From the April 22, 2013 issue of Public Power Daily

Originally published April 22, 2013

By Jeannine Anderson
The City Council in Boulder, Colo., voted 8-1 on April 16 to move ahead with plans to form a municipal electric utility. At the same meeting, the council voted unanimously to hire an independent consultant to review the assumptions made by city staff and consultants in the analyses they have done so far.

Earlier this year, Boulder said the city could dramatically reduce greenhouse gases -- while keeping rates flat -- by forming a city-owned utility. An analysis released by the city on Feb. 26 found that, under at least some of the scenarios studied by city staff, "a local utility could operate effectively with cost savings and flexibility, creating significant advantages" compared to continuing the current arrangement with investor-owned Xcel Energy. The report said Boulder could cut its greenhouse gas emissions by 50 percent and could procure half of its energy from renewable sources. (See the March 4 Public Power Daily.)

On April 17, the city issued a request for proposals seeking an independent third party to review the modeling done by the city and its consultants. The RFP can be viewed on the city's website.

The city has taken a slow, deliberate approach to its quest for a greener energy supply. In November 2011, residents of Boulder approved two ballot measures on the city's energy future. One of those ballot questions authorized the city to explore the possibility of purchasing Xcel Energy's distribution system and forming a municipal utility, providing that customer rates would be no higher than the rates Xcel Energy is charging at the time of acquisition. The other ballot provided the funding necessary to determine the actual costs of buying Xcel’s system and starting a local utility. (See the Nov. 3, 2011 Public Power Daily.)

Under an amendment to the city's charter that was approved by voters in 2011, the city is empowered to form a municipal electric utility only if its rates will be equal to, or lower than, Xcel's, and providing that the new utility would operate "with reliability comparable to Xcel Energy." The charter amendment also requires "a plan for reduced greenhouse gas emissions and other pollutants and increased renewable energy."

Responses to the April 17 RFP are due on April 29, and the city expects to choose a third-party evaluator by May 16. A timetable prepared by city staff calls for the evaluator's findings to be presented to the City Council on July 23.

** Dataset excerpt **
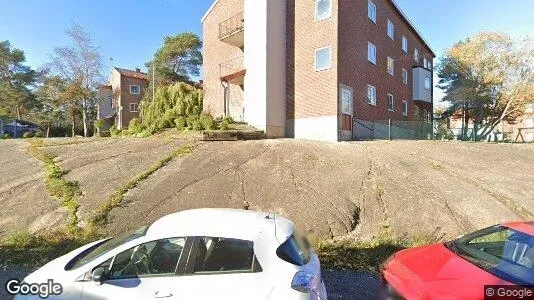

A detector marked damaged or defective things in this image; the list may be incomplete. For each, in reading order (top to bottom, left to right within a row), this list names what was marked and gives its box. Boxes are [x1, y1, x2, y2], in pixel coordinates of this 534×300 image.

cracked asphalt lot [1, 139, 534, 241]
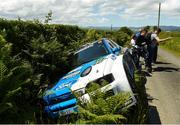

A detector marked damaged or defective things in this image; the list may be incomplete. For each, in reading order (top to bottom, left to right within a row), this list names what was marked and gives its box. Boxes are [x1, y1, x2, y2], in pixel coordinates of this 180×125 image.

crashed rally car [43, 38, 137, 118]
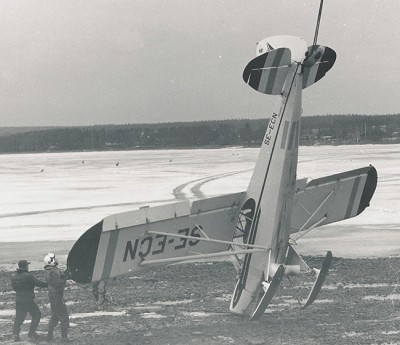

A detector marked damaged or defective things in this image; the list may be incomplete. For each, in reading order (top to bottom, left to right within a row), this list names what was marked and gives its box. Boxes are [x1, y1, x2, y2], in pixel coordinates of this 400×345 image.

crashed small airplane [67, 0, 376, 320]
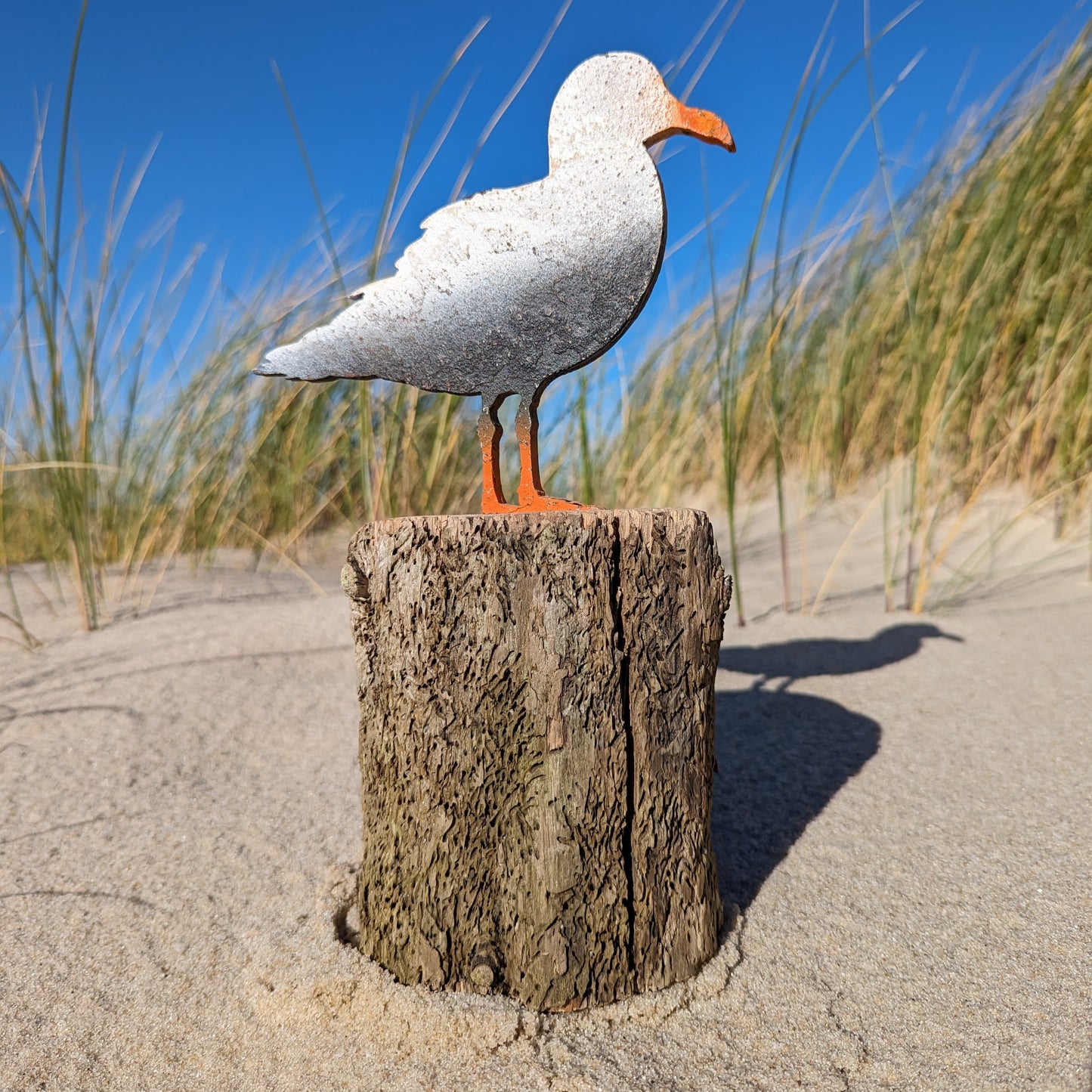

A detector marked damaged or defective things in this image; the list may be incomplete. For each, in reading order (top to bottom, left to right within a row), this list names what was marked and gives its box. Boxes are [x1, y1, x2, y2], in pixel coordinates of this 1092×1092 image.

rusty metal detail [255, 51, 735, 514]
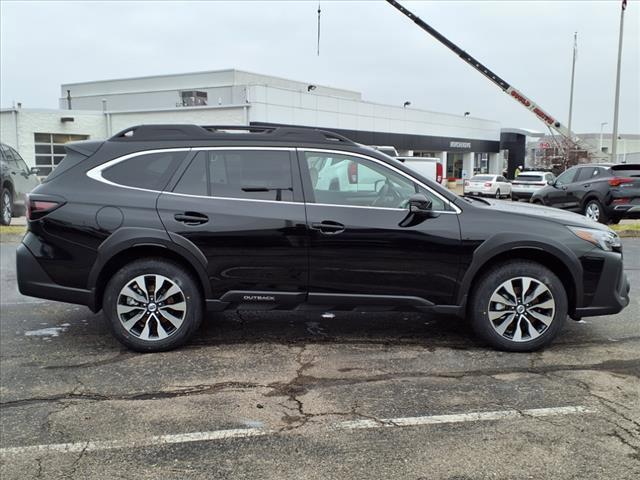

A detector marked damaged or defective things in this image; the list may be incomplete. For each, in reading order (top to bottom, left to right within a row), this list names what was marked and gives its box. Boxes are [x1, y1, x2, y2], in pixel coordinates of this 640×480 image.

cracked pavement [0, 242, 636, 478]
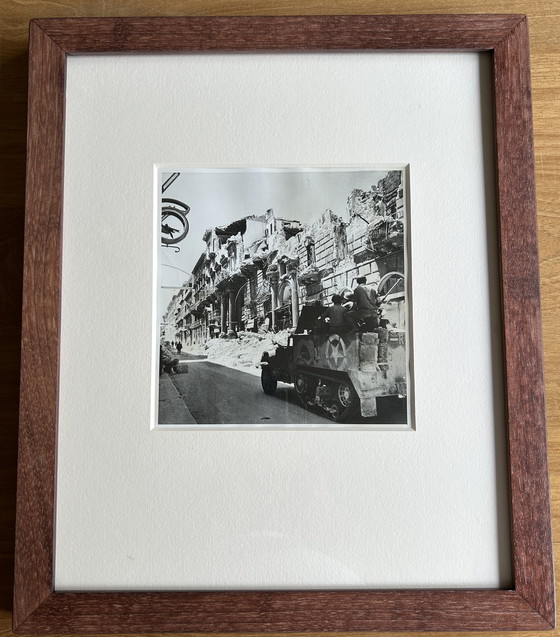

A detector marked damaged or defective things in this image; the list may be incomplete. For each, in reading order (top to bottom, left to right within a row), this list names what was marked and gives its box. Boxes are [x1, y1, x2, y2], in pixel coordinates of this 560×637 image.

damaged building facade [164, 170, 404, 348]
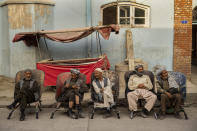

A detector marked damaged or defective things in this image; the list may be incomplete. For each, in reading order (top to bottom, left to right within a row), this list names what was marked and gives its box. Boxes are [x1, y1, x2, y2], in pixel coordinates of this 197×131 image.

peeling paint [7, 4, 32, 29]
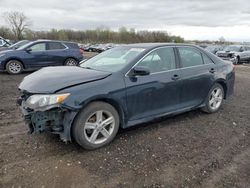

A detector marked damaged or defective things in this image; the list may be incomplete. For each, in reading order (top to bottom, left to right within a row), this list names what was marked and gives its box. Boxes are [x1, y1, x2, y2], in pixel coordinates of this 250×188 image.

cracked headlight [24, 93, 70, 111]
broken front end [17, 90, 77, 141]
damaged front bumper [17, 97, 77, 142]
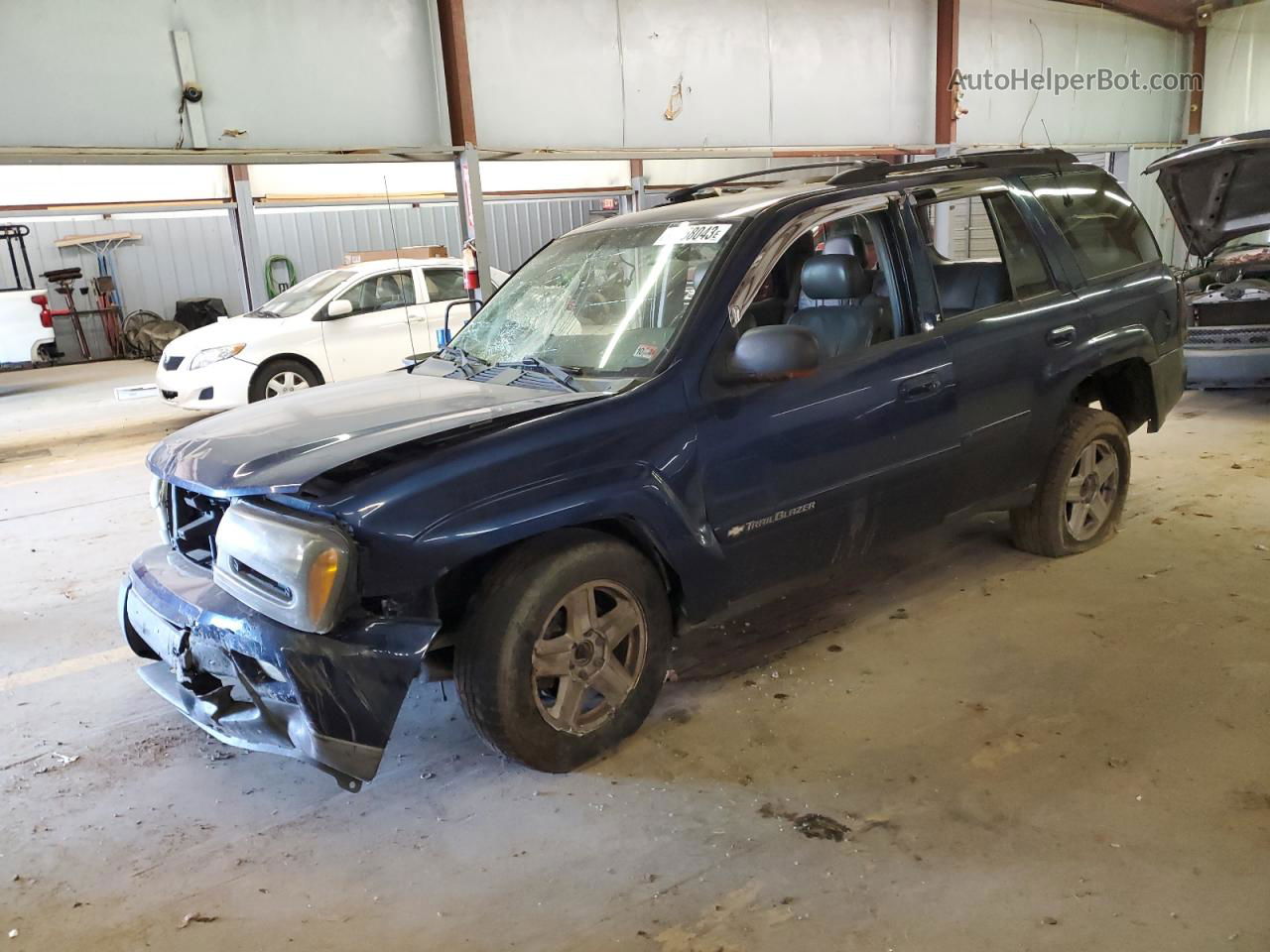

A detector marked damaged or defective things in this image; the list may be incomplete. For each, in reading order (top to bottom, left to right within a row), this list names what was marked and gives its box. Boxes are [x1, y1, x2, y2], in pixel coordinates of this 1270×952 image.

cracked windshield [444, 219, 736, 375]
shattered windshield glass [449, 222, 736, 375]
crumpled hood [147, 368, 594, 495]
damaged front bumper [119, 542, 437, 791]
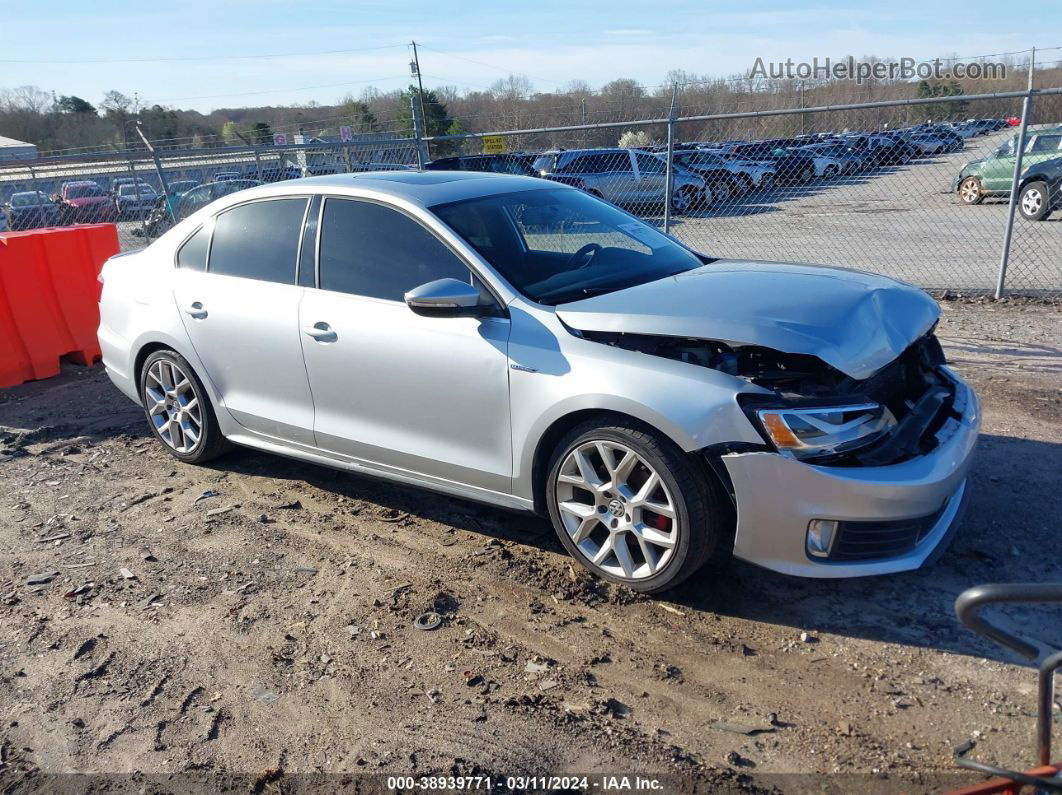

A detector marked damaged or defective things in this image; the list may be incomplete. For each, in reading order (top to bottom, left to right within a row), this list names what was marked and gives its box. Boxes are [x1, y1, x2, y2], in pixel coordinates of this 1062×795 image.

crumpled hood [556, 255, 938, 377]
damaged front end [577, 326, 960, 464]
broken headlight [747, 403, 896, 458]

** TASKS FOR THIS EXERCISE **
[1] Print the passage of the Boulder utility article starting with "Under an amendment" and going on through "on July 23.".
[2] In the Boulder utility article, by what date does the city expect to choose a third-party evaluator?

** ANSWER LIST **
[1]
Under an amendment to the city's charter that was approved by voters in 2011, the city is empowered to form a municipal electric utility only if its rates will be equal to, or lower than, Xcel's, and providing that the new utility would operate "with reliability comparable to Xcel Energy." The charter amendment also requires "a plan for reduced greenhouse gas emissions and other pollutants and increased renewable energy."

Responses to the April 17 RFP are due on April 29, and the city expects to choose a third-party evaluator by May 16. A timetable prepared by city staff calls for the evaluator's findings to be presented to the City Council on July 23.

[2] By May 16.